A seasonal city Department of Transportation employee was arrested Thursday for running down a Brooklyn bicyclist and leaving him to die in the street.
Akilo Cadogan was charged with the hit-and-run that claimed the life of Eugene Schroeder at the intersection of Morgan and Johnson Aves. on March 9, 2022, cops said.
Cadogan, 34, was driving a truck when he and Schroeder — who was in the bike lane — stopped alongside one another. The driver turned into the bicyclist and hit him at about 11:30 p.m., cops said at the time.
The victim’s husband continues to live with his grief in the home the couple shared.
“It’s a really tough day for me,” John Rappaport, 54, told the Daily News, explaining that notice of the arrest renewed his memories of Schroeder.
“The day it happened last year, he was returning from the gym after a workout. He was coming home,” Rappaport said in tears.
He said that Schroeder had moved to New York from California in 2000 and worked as a DJ in Manhattan and Brooklyn nightclubs.
Schroeder was one of many New Yorkers who started riding a bicycle during the COVID pandemic, Rappaport added.
“He didn’t ride a bike until the pandemic. After the pandemic was over, he started using his bike to go to work. He used it for everything,” the grieving man said.
Rappaport said he’d known for some time that police had identified a suspect in the crash.
“That’s the toughest part, to live with the information without justice being served.”
The two happened across each other by chance at a bar where Schroeder worked in 2006.
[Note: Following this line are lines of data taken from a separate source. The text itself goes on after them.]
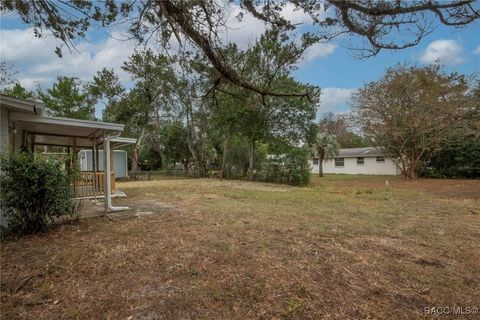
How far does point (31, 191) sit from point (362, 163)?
1166 inches

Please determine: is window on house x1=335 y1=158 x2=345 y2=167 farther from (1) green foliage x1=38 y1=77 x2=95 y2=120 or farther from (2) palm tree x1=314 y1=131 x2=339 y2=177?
(1) green foliage x1=38 y1=77 x2=95 y2=120

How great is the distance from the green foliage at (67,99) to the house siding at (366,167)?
64.6 feet

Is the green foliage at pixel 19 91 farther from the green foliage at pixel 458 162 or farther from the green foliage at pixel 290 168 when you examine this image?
the green foliage at pixel 458 162

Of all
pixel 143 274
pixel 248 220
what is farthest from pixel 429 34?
pixel 143 274

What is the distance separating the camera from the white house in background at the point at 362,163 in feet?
92.0

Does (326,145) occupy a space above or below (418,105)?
below

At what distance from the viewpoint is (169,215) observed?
643cm

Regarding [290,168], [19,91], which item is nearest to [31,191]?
[290,168]

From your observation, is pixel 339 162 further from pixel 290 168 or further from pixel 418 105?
pixel 418 105

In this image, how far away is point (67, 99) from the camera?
22969mm

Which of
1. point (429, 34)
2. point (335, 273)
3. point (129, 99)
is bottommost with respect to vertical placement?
point (335, 273)

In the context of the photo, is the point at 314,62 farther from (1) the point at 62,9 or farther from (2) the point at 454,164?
(2) the point at 454,164

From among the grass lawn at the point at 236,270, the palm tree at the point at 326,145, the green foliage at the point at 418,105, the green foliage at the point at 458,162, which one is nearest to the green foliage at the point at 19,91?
the grass lawn at the point at 236,270

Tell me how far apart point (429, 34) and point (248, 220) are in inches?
→ 170
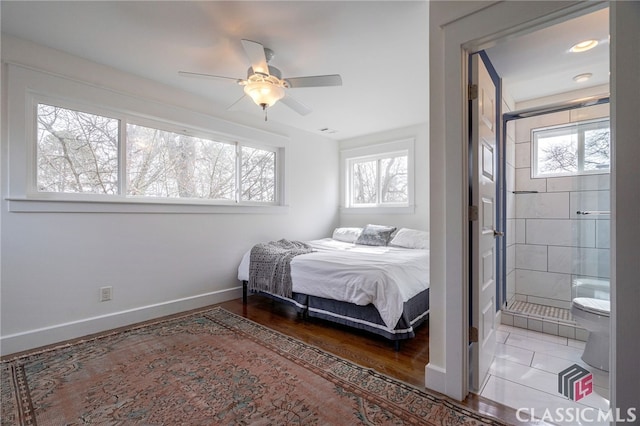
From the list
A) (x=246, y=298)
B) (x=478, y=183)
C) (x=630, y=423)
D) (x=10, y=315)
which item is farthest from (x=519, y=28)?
(x=10, y=315)

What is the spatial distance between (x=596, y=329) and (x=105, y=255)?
3929mm

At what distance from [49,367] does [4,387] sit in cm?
24

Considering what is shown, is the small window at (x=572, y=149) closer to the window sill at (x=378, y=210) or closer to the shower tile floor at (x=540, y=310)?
the shower tile floor at (x=540, y=310)

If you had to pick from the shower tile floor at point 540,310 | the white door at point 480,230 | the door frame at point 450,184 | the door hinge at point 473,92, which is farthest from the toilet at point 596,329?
the door hinge at point 473,92

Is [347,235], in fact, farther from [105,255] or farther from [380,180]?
[105,255]

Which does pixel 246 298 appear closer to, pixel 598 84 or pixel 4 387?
pixel 4 387

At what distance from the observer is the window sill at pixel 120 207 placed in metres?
2.25

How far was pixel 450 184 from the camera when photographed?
1642 mm

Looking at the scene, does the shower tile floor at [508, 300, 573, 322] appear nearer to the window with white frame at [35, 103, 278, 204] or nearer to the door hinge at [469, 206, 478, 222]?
the door hinge at [469, 206, 478, 222]

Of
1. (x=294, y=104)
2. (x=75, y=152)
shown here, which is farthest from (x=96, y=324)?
(x=294, y=104)

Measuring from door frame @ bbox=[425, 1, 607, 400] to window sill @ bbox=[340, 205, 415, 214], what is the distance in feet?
8.96

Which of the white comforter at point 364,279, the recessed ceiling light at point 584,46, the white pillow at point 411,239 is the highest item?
the recessed ceiling light at point 584,46

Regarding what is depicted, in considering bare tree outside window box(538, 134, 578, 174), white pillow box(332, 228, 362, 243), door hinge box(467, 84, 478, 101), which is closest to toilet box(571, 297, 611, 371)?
bare tree outside window box(538, 134, 578, 174)

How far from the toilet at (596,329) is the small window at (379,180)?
2608 mm
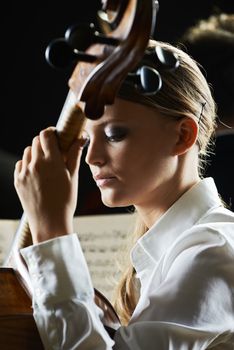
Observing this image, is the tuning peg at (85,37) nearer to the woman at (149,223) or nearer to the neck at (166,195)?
the woman at (149,223)

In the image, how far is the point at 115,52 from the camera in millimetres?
866

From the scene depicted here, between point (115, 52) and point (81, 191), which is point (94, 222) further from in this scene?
point (115, 52)

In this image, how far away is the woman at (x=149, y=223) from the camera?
100 cm

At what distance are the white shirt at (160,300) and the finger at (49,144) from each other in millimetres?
115

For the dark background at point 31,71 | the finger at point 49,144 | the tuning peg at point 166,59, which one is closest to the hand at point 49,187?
the finger at point 49,144

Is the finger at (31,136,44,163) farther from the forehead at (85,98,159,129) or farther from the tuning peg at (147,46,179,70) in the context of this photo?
the tuning peg at (147,46,179,70)

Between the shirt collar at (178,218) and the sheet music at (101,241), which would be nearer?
the shirt collar at (178,218)

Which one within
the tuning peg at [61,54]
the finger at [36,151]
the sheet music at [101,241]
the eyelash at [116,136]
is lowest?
the sheet music at [101,241]

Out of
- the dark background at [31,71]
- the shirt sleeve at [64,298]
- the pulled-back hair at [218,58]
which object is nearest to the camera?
the shirt sleeve at [64,298]

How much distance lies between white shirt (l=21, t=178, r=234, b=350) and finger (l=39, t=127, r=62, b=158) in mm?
115

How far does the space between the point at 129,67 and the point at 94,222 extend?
101 centimetres

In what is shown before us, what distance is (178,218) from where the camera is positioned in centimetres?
118

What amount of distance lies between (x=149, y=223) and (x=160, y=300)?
216 millimetres

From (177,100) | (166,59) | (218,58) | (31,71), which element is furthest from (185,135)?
(31,71)
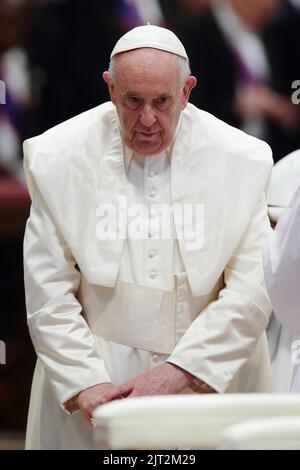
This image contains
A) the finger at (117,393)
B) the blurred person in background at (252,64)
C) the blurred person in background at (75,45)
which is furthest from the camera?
the blurred person in background at (252,64)

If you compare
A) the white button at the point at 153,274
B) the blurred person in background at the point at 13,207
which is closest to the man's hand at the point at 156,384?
the white button at the point at 153,274

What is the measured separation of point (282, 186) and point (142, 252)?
2.65 ft

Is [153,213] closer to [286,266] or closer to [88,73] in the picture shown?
[286,266]

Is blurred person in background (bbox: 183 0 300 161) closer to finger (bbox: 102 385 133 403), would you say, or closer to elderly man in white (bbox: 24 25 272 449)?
elderly man in white (bbox: 24 25 272 449)

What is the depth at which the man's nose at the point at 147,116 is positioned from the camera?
4.16 m

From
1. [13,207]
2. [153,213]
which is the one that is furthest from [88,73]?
[153,213]

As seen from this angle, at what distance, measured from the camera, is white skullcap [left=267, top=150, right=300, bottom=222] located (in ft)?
16.1

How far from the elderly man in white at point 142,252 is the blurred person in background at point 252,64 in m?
2.19

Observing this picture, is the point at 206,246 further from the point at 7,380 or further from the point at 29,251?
the point at 7,380

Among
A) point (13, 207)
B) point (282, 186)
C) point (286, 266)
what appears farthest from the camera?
point (13, 207)

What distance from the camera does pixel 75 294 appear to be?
4414mm

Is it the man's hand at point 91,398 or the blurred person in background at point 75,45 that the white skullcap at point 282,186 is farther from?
the blurred person in background at point 75,45

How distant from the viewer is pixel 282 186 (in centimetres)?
496

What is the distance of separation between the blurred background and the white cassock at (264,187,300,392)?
260cm
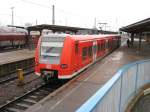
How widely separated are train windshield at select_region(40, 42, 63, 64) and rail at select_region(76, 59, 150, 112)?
13.9 feet

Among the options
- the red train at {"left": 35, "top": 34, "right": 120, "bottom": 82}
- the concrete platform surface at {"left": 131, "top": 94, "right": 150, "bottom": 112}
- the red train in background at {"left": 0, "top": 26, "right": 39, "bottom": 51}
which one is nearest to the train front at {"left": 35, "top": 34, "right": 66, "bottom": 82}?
the red train at {"left": 35, "top": 34, "right": 120, "bottom": 82}

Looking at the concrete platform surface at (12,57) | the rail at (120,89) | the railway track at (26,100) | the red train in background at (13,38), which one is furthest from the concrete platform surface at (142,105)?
Answer: the red train in background at (13,38)

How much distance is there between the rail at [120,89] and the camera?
4336mm

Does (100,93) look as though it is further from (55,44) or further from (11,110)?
(55,44)

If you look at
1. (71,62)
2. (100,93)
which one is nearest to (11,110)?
(71,62)

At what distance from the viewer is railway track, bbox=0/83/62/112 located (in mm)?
9539

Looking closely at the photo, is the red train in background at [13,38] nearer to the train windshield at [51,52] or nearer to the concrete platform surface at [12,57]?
the concrete platform surface at [12,57]

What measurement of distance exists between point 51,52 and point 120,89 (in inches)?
238

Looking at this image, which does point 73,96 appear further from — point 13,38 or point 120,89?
point 13,38

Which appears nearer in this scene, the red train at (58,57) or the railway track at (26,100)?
the railway track at (26,100)

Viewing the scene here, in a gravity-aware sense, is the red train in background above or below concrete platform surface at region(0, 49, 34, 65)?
above

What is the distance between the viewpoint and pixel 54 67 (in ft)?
40.3

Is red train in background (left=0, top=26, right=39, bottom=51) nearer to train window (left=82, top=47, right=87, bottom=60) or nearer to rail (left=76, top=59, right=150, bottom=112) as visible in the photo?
train window (left=82, top=47, right=87, bottom=60)

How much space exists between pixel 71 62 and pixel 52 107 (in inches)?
160
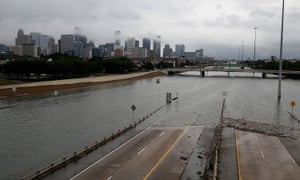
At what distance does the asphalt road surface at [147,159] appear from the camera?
14672mm

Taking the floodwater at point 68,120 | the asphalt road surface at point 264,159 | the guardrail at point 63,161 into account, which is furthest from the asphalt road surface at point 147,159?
the floodwater at point 68,120

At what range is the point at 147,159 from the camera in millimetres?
16891

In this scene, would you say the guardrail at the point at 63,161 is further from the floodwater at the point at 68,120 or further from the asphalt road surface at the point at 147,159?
the asphalt road surface at the point at 147,159

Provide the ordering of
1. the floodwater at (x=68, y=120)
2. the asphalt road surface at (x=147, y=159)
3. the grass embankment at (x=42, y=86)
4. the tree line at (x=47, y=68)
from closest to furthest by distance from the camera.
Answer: the asphalt road surface at (x=147, y=159) < the floodwater at (x=68, y=120) < the grass embankment at (x=42, y=86) < the tree line at (x=47, y=68)

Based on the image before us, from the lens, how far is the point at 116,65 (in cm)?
11294

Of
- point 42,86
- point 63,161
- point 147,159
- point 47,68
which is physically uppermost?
point 47,68

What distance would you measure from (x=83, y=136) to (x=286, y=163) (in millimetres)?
14461

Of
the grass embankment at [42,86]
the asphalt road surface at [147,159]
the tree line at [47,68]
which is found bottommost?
the asphalt road surface at [147,159]

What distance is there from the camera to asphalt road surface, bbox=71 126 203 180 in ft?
48.1

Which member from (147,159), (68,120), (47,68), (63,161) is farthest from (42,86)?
(147,159)

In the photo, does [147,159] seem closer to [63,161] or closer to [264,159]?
[63,161]

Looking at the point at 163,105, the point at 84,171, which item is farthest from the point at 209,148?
the point at 163,105

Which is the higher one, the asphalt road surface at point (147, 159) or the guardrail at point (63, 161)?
the asphalt road surface at point (147, 159)

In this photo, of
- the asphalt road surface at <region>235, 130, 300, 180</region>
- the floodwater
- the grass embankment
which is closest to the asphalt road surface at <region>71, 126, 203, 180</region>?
the asphalt road surface at <region>235, 130, 300, 180</region>
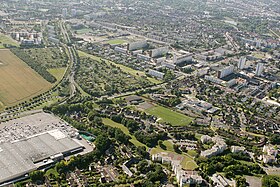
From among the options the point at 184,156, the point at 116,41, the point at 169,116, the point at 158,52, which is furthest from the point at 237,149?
the point at 116,41

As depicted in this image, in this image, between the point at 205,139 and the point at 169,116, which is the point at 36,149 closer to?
the point at 169,116

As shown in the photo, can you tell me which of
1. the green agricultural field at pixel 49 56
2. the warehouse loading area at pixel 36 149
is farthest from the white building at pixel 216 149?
the green agricultural field at pixel 49 56

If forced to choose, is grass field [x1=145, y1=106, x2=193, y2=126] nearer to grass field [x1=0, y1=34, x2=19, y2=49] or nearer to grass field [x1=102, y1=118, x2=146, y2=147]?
grass field [x1=102, y1=118, x2=146, y2=147]

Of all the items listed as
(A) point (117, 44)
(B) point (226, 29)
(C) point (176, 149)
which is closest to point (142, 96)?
(C) point (176, 149)

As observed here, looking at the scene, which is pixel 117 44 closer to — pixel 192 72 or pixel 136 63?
pixel 136 63

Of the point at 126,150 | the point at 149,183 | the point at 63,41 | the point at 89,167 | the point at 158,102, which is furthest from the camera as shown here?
the point at 63,41

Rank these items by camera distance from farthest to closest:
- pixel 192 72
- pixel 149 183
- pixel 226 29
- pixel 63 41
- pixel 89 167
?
pixel 226 29
pixel 63 41
pixel 192 72
pixel 89 167
pixel 149 183

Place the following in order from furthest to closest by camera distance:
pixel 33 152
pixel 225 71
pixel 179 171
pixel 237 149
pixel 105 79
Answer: pixel 225 71 → pixel 105 79 → pixel 237 149 → pixel 33 152 → pixel 179 171
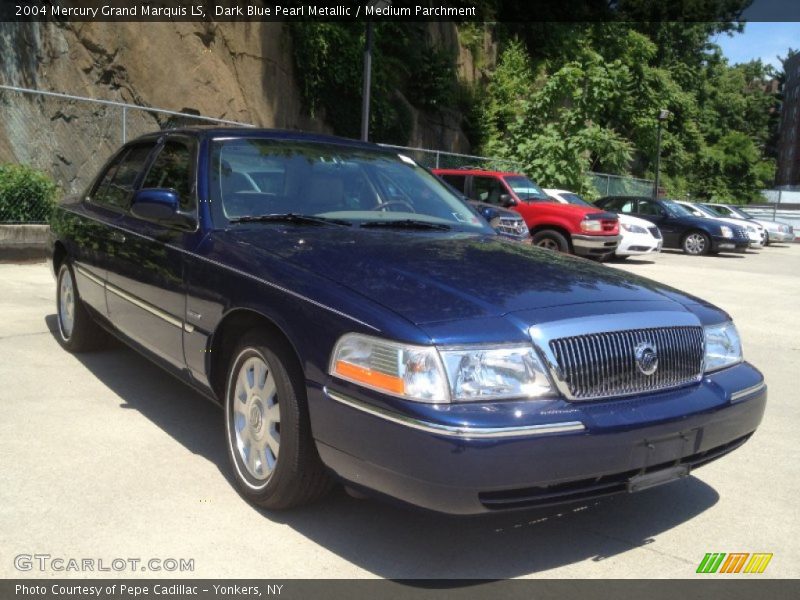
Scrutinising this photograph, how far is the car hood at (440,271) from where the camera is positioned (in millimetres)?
3047

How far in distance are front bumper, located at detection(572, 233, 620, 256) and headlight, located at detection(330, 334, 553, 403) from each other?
13.1m

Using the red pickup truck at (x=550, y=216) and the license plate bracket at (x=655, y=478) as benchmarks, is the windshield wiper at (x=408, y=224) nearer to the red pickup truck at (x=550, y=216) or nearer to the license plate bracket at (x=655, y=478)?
the license plate bracket at (x=655, y=478)

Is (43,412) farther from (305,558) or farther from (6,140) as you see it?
(6,140)

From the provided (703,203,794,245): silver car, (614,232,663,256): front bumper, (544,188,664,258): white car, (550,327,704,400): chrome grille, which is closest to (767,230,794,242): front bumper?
(703,203,794,245): silver car

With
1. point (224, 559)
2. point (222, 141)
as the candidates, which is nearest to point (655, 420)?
point (224, 559)

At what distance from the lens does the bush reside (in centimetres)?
1088

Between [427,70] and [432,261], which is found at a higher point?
[427,70]

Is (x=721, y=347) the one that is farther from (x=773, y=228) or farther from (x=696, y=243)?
(x=773, y=228)

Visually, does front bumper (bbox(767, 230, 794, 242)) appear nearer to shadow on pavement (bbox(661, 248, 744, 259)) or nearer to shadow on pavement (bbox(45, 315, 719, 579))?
shadow on pavement (bbox(661, 248, 744, 259))

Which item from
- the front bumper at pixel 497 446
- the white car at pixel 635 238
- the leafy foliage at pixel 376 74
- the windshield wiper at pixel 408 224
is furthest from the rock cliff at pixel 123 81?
the front bumper at pixel 497 446

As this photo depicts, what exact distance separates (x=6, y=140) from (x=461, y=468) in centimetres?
1180

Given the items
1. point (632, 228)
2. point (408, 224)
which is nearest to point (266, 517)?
point (408, 224)

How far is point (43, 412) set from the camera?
468cm

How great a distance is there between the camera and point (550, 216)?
15883 millimetres
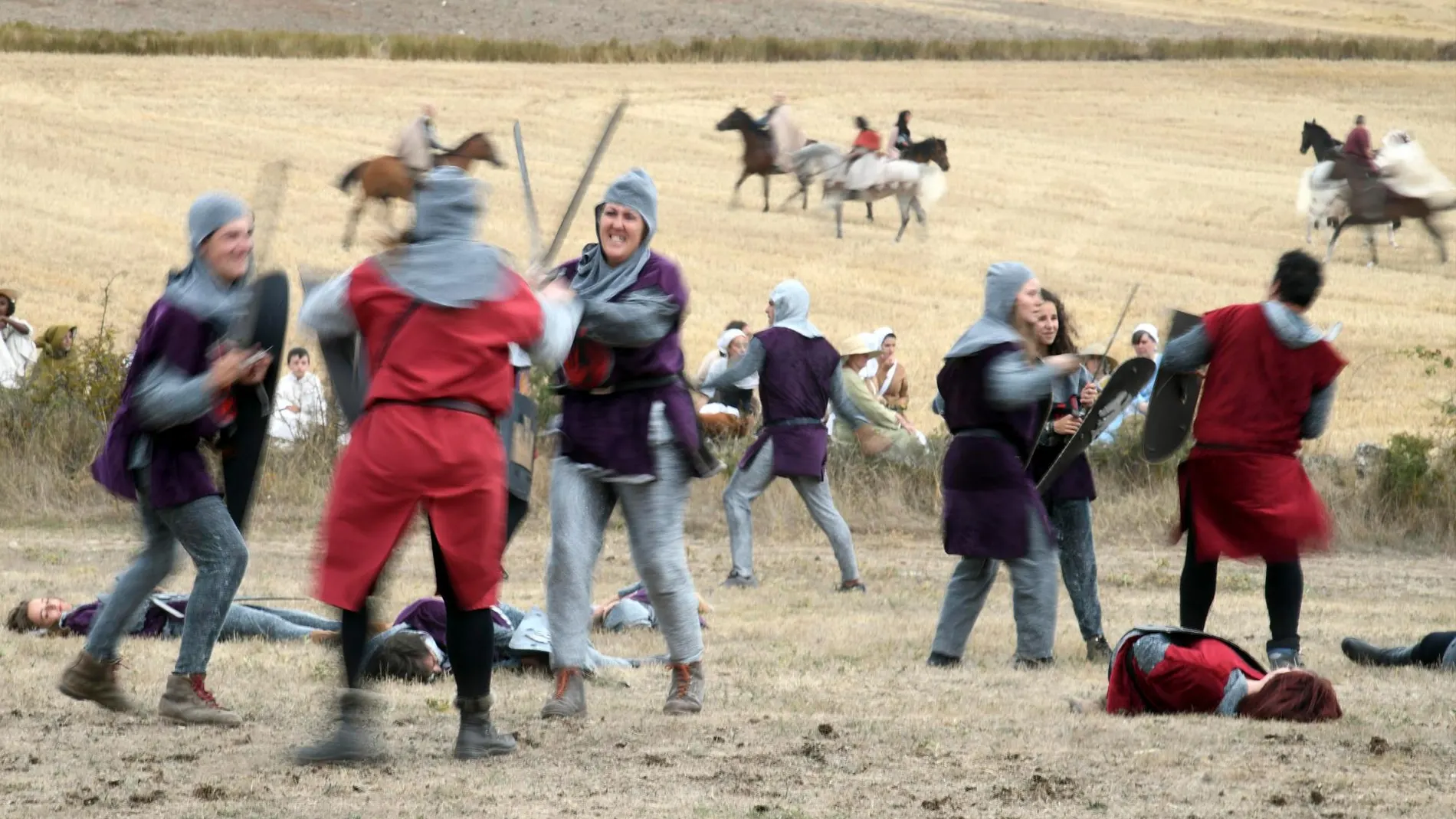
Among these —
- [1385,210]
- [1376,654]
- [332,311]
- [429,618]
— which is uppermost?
[332,311]

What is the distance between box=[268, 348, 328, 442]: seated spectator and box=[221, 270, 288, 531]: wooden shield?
23.6ft

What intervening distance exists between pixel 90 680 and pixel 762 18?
46.2m

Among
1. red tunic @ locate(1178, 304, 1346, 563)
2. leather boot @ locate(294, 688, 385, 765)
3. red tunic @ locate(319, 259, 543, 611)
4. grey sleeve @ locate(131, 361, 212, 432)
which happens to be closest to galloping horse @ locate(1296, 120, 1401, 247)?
red tunic @ locate(1178, 304, 1346, 563)

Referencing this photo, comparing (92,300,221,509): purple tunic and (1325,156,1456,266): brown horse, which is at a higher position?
(92,300,221,509): purple tunic

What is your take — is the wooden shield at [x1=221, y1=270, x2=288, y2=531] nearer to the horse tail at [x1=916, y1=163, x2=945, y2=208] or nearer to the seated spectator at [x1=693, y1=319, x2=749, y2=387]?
the seated spectator at [x1=693, y1=319, x2=749, y2=387]

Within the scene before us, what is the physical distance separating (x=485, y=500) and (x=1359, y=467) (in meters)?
9.10

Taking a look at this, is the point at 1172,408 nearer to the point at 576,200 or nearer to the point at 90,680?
the point at 576,200

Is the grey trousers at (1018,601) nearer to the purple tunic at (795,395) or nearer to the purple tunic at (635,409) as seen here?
the purple tunic at (635,409)

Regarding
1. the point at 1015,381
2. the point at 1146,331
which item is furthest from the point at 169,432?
the point at 1146,331

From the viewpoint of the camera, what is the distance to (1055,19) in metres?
52.5

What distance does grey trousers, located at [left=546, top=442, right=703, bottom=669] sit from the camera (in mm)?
6195

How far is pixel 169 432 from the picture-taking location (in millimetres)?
5766

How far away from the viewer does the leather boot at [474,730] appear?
5.35 metres

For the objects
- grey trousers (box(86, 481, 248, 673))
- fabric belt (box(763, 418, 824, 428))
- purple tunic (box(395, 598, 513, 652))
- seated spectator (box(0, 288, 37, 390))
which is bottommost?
seated spectator (box(0, 288, 37, 390))
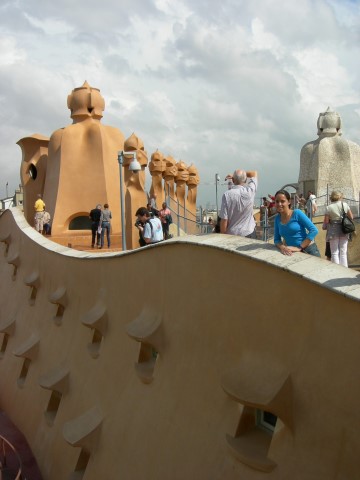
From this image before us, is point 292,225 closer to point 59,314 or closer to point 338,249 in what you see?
point 338,249

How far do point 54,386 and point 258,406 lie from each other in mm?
4113

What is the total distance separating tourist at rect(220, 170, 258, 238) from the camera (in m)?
4.51

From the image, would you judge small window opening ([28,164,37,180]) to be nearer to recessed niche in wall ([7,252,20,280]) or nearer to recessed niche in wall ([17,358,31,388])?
recessed niche in wall ([7,252,20,280])

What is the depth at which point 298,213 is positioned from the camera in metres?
3.99

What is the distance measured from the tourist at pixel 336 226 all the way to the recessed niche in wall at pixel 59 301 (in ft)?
12.1

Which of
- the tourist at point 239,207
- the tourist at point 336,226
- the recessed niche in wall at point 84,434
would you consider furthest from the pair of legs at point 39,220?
the tourist at point 239,207

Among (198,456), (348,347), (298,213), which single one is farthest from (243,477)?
(298,213)

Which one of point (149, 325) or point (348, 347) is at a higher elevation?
point (348, 347)

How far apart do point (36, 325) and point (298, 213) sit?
5.88 meters

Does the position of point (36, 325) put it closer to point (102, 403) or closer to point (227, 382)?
point (102, 403)

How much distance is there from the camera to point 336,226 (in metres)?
5.70

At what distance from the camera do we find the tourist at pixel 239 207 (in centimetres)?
451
“I just knew then,” he said, calling Schroeder the love of his life.
“Nothing can bring him back. I have to live with this loss. I have to live with it every single day,” he added.
Cadogan started working for the DOT as a highway repairer in 2017, according to SeeThroughNY. He earned $59,821 in that capacity last year.
A DOT spokesman said Cadogan is currently on “nonactive” status and wasn’t working for the agency at the time of the hit-and-run.
The driver was held in custody Thursday after a judge set $7,500 bail in a Brooklyn court, according to city records.